WHAT YOU SHOULD DO -> Report each line of the records where "frames" occurs.

INPUT RECORDS ->
* * * * * * * * *

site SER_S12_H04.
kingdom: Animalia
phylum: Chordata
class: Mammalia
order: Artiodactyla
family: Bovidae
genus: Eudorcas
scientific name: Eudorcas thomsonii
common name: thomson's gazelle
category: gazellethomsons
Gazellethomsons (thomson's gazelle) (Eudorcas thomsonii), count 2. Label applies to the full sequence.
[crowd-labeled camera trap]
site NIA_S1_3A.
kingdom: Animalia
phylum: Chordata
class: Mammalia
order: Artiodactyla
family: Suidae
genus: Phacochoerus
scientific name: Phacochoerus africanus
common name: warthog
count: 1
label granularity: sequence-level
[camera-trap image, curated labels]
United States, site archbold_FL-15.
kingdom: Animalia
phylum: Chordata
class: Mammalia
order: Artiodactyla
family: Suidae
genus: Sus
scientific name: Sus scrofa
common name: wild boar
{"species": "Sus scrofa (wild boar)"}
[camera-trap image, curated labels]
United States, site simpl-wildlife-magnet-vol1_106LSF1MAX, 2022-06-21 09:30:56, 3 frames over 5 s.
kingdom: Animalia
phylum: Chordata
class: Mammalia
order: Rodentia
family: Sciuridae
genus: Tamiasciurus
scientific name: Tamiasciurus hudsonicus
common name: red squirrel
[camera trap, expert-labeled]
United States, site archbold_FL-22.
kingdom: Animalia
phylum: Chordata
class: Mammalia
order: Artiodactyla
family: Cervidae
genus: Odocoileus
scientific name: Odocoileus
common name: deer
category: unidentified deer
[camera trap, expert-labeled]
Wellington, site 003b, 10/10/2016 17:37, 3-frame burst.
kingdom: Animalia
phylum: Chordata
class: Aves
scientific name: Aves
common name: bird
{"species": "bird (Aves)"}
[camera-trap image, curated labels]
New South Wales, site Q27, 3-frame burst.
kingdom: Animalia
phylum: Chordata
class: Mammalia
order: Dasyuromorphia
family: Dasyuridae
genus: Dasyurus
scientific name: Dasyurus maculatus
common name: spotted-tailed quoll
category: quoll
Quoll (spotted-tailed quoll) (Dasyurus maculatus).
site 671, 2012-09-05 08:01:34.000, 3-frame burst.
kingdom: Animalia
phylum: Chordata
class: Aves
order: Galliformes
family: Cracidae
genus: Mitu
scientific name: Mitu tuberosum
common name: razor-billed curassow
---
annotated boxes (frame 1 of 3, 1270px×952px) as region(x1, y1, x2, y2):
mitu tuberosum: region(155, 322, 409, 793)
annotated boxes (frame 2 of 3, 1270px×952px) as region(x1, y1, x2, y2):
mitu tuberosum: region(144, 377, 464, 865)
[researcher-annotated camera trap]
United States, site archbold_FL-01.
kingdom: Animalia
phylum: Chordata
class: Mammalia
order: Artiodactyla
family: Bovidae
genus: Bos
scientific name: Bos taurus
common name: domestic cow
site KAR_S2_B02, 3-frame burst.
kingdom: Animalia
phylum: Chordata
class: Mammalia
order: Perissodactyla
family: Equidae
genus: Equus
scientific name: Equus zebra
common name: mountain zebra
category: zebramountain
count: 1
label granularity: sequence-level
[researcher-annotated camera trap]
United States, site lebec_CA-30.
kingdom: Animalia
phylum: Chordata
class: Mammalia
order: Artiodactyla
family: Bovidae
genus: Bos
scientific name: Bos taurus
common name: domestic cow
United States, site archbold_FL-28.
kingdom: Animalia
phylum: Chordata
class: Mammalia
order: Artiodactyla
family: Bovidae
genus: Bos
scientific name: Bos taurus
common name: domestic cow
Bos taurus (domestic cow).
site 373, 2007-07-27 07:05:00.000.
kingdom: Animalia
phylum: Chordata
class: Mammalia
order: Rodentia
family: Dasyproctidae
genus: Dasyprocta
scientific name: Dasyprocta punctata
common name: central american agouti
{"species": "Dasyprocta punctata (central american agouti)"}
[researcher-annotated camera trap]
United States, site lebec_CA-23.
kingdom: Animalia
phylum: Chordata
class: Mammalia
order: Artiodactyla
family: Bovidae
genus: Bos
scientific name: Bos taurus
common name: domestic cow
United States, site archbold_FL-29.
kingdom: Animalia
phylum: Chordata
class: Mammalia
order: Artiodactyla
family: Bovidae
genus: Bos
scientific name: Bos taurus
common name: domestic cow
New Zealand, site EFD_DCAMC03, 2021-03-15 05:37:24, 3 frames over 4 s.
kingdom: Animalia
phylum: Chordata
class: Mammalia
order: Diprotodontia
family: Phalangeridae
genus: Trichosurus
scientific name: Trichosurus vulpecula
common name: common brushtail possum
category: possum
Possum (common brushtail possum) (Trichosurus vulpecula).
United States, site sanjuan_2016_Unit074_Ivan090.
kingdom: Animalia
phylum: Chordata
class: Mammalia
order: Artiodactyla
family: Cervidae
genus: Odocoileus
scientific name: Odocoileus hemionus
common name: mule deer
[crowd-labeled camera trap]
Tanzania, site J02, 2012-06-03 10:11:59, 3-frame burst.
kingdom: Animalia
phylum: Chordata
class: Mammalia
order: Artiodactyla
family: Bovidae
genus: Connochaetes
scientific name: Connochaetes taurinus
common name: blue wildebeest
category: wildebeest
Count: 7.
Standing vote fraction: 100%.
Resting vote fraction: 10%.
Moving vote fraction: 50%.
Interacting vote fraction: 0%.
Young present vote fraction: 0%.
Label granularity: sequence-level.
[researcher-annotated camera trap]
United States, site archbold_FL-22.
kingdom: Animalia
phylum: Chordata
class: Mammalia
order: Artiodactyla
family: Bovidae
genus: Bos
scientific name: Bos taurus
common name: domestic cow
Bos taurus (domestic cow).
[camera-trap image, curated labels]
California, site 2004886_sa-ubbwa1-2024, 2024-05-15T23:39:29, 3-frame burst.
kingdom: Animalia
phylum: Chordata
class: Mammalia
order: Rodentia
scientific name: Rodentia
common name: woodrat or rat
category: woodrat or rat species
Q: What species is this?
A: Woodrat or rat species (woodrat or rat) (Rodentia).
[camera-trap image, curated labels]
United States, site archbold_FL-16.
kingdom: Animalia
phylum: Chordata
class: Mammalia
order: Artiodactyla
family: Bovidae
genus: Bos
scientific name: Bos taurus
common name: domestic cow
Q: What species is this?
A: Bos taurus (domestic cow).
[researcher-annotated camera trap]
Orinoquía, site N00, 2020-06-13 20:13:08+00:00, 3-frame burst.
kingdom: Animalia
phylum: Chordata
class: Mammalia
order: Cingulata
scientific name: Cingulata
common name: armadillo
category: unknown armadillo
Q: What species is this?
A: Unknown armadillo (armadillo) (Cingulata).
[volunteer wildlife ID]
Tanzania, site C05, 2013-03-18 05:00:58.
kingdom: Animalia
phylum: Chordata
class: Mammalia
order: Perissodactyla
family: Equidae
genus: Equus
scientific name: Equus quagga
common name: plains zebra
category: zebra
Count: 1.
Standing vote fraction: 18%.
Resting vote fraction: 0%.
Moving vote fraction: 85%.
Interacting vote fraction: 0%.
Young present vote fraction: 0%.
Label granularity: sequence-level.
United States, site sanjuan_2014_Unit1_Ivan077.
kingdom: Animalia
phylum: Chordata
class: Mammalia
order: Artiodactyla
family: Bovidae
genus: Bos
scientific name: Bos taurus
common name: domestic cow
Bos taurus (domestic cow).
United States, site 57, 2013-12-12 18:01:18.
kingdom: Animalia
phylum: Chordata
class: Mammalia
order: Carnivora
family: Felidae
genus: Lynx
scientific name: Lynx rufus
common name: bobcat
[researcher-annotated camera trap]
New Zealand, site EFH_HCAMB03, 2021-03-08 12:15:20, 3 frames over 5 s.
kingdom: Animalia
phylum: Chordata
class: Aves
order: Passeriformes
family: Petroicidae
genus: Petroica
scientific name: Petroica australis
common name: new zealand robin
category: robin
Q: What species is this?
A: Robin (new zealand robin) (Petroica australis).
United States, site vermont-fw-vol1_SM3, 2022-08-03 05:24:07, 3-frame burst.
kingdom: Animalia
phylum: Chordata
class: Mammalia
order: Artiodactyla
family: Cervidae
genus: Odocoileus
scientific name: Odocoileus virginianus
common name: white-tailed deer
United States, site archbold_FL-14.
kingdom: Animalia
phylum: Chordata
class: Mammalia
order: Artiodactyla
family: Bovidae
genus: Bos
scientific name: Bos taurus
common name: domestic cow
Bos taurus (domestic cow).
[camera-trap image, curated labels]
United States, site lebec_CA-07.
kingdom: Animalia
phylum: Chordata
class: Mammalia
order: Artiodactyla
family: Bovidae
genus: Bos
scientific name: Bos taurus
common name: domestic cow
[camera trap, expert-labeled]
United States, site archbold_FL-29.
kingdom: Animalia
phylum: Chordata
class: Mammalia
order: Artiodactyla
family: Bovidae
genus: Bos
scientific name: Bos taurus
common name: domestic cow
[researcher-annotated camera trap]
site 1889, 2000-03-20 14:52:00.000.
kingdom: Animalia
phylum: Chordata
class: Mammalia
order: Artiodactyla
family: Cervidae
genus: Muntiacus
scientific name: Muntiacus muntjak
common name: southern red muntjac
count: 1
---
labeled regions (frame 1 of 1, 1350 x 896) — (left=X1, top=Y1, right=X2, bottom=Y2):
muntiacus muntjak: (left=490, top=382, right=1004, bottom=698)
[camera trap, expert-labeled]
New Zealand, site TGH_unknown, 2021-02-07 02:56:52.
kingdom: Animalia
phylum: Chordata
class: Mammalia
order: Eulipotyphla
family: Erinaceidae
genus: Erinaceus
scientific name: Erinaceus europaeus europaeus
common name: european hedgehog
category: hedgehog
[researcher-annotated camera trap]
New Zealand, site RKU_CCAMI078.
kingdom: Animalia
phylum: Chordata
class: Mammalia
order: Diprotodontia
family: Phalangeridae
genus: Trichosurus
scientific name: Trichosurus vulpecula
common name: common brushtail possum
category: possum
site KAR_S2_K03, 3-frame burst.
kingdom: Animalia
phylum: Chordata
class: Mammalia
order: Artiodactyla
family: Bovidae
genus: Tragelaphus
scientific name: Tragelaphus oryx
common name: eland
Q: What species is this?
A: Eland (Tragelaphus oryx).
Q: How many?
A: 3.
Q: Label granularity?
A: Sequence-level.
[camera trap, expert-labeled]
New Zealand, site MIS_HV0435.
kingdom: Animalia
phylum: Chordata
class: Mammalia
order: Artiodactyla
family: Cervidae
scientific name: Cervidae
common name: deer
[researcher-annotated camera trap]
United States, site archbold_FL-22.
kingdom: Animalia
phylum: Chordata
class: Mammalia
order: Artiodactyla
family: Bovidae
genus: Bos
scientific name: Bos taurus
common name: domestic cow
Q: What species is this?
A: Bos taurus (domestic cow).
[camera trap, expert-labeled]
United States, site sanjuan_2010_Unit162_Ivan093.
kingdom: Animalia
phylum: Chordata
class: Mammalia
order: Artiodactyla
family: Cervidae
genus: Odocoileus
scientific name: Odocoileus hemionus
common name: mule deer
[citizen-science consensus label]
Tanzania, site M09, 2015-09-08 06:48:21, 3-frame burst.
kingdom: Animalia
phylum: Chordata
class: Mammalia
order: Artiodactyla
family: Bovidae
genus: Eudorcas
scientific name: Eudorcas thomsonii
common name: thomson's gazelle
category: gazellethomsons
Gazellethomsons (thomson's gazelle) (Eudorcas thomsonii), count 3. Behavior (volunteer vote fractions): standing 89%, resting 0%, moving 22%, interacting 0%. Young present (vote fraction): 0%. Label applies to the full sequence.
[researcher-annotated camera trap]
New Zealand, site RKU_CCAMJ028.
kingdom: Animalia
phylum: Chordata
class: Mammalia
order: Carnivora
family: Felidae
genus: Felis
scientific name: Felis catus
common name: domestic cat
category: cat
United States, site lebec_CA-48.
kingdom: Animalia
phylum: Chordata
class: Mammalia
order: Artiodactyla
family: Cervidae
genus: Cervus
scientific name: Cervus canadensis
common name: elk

* * * * * * * * *

ANSWER TO THE EXERCISE ->
United States, site simpl-wildlife-magnet-vol1_106LSF1MAX, 2022-06-21 09:30:56, 3 frames over 5 s.
New Zealand, site EFD_DCAMC03, 2021-03-15 05:37:24, 3 frames over 4 s.
New Zealand, site EFH_HCAMB03, 2021-03-08 12:15:20, 3 frames over 5 s.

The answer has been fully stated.